> [Excerpt]:
▽

Pete Bercich

No. 56, 50
- Position: Linebacker

Personal information
- Born: December 23, 1971 (age 54) Joliet, Illinois, U.S.
- Listed height: 6 ft 1 in (1.85 m)
- Listed weight: 240 lb (109 kg)

Career information
- High school: Providence Catholic (New Lenox, Illinois)
- College: Notre Dame
- NFL draft: 1994: 7th round, 211th overall pick

Career history

Playing
- Minnesota Vikings (1994–2000);

Coaching
- Minnesota Vikings (2002) Quality control; Minnesota Vikings (2003) Assistant defensive line; Minnesota Vikings (2004) Assistant linebackers; Minnesota Vikings (2005) Linebackers; Hill-Murray School (2016–2020) Head coach;

Career NFL statistics
- Games played: 57
- Games started: 2
- Tackles: 33
- Fumble recoveries: 1
- Stats at Pro Football Reference

= Pete Bercich =

American football player and coach (born 1971)

△

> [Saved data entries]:
▽

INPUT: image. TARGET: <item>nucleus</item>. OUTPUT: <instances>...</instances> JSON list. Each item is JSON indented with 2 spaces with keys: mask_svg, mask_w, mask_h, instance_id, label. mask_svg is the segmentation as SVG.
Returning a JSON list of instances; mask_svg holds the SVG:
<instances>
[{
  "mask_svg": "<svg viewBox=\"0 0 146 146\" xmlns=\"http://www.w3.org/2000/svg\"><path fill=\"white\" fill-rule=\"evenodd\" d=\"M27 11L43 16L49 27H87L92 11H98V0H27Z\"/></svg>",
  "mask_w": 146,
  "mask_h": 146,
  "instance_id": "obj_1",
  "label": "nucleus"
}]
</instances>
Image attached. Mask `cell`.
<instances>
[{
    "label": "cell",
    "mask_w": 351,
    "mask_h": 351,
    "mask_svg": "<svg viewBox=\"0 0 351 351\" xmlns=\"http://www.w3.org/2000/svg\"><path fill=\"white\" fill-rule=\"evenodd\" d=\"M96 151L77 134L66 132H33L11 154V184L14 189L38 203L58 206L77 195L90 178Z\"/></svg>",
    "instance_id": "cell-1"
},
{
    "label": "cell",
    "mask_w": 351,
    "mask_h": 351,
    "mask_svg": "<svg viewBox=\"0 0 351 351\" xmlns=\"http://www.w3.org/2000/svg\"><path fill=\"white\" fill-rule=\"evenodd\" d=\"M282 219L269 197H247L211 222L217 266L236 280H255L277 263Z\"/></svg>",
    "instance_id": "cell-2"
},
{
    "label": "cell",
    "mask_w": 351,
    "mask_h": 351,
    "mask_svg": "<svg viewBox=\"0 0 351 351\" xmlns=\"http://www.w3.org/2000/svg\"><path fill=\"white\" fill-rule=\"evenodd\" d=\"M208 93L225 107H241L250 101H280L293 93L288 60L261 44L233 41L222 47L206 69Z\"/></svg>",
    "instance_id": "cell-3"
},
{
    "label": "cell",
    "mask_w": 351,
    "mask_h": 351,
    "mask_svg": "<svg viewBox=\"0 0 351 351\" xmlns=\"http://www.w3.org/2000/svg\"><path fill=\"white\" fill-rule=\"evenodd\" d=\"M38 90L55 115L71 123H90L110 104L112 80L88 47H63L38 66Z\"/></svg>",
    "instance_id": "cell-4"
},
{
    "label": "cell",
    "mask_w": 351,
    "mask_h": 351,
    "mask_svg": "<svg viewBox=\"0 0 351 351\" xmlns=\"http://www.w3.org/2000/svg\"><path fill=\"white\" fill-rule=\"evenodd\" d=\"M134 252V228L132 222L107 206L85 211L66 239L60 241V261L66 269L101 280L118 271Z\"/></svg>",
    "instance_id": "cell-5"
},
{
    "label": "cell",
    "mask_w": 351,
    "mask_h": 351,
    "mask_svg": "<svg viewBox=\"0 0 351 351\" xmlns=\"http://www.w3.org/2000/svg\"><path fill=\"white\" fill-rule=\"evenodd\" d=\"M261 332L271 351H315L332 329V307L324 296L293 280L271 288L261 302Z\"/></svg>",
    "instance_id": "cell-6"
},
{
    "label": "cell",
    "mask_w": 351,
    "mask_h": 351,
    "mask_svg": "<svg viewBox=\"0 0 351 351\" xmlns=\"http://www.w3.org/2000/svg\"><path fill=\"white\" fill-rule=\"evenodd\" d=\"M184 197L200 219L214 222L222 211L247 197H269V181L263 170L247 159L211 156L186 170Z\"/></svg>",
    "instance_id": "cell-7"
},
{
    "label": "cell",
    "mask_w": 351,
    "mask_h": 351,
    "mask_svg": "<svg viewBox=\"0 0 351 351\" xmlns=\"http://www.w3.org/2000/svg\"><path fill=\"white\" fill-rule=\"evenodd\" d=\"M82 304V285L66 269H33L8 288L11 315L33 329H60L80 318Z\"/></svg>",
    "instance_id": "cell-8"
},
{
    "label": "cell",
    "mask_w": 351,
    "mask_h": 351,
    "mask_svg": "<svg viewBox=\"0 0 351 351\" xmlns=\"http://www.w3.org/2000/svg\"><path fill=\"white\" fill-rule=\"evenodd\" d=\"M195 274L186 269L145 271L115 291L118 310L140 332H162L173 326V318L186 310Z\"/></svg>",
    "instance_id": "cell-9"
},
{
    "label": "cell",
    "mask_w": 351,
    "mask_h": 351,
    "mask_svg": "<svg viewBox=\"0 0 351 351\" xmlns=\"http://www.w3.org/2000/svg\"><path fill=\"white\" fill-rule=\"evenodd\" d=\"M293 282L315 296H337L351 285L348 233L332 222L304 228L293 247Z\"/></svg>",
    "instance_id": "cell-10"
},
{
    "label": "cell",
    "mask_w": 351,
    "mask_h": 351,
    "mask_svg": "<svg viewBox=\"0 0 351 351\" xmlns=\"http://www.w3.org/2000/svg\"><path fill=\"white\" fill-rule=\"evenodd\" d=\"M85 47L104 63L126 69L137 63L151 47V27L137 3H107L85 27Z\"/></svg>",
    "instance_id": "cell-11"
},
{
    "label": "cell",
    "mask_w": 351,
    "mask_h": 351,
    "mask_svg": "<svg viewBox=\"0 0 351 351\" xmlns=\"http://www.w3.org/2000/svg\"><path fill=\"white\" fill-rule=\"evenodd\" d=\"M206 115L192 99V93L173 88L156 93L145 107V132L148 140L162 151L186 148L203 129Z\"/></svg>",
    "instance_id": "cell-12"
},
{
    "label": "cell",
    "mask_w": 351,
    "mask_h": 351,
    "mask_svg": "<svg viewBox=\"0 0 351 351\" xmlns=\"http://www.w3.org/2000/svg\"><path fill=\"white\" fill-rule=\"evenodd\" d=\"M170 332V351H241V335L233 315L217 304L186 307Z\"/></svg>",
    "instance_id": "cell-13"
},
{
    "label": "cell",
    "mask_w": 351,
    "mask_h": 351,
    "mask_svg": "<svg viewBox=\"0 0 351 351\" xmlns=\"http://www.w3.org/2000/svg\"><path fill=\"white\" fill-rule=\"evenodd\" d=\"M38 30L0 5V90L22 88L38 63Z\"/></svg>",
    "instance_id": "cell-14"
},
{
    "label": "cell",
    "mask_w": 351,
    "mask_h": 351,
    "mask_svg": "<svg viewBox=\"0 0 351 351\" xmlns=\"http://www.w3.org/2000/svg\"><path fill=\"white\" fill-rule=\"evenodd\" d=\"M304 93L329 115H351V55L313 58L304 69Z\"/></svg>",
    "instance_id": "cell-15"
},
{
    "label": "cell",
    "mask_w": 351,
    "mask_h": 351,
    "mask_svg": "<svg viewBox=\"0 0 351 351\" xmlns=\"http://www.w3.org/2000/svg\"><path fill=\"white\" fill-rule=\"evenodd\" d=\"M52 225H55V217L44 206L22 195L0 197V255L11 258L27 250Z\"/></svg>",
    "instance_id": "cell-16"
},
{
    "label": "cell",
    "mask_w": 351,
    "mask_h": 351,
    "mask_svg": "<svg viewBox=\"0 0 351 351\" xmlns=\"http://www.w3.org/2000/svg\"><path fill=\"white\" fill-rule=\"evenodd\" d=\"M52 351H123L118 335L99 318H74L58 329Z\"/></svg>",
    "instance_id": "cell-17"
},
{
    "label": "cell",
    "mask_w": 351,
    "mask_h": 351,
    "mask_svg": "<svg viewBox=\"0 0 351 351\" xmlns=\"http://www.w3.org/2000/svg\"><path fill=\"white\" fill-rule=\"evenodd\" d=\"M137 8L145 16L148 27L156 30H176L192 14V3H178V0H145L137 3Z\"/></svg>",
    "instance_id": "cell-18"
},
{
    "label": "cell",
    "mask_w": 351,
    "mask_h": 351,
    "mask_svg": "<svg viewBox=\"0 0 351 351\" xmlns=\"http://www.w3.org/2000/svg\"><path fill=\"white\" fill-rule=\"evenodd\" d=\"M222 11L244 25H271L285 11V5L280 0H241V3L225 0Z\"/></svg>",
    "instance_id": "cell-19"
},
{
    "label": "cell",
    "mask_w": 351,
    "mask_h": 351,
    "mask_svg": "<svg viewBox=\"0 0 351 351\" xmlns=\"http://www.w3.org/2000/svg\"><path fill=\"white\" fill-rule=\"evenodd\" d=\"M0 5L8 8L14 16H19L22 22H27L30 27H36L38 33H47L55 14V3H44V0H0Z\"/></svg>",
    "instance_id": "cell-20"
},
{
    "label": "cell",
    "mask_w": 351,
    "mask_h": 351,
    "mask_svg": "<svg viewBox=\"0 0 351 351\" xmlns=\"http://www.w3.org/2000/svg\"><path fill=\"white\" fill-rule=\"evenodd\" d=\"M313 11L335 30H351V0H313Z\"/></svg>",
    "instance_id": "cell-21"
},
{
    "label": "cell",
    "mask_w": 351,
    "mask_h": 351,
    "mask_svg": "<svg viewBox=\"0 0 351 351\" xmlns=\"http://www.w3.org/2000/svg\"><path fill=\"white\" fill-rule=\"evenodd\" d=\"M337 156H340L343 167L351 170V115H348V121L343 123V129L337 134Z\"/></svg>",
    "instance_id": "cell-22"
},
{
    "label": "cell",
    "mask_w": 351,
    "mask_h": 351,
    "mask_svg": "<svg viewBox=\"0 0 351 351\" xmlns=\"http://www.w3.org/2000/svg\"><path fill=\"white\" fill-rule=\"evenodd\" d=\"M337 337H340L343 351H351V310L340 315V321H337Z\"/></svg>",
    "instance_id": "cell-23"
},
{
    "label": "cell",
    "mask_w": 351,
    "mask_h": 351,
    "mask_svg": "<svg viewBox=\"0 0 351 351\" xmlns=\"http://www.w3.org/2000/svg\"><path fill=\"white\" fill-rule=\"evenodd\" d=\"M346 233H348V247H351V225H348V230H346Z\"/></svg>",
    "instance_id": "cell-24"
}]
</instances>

△

> [Instructions]:
• a. From the Pete Bercich profile, list every coaching role he held with the Minnesota Vikings, giving the year of each.
• b. Reproduce the part of the Pete Bercich profile from "Personal information" to "(New Lenox, Illinois)".

> [Answers to each task]:
• a.
- Quality control (2002)
- Assistant defensive line (2003)
- Assistant linebackers (2004)
- Linebackers (2005)

• b.
Personal information
- Born: December 23, 1971 (age 54) Joliet, Illinois, U.S.
- Listed height: 6 ft 1 in (1.85 m)
- Listed weight: 240 lb (109 kg)

Career information
- High school: Providence Catholic (New Lenox, Illinois)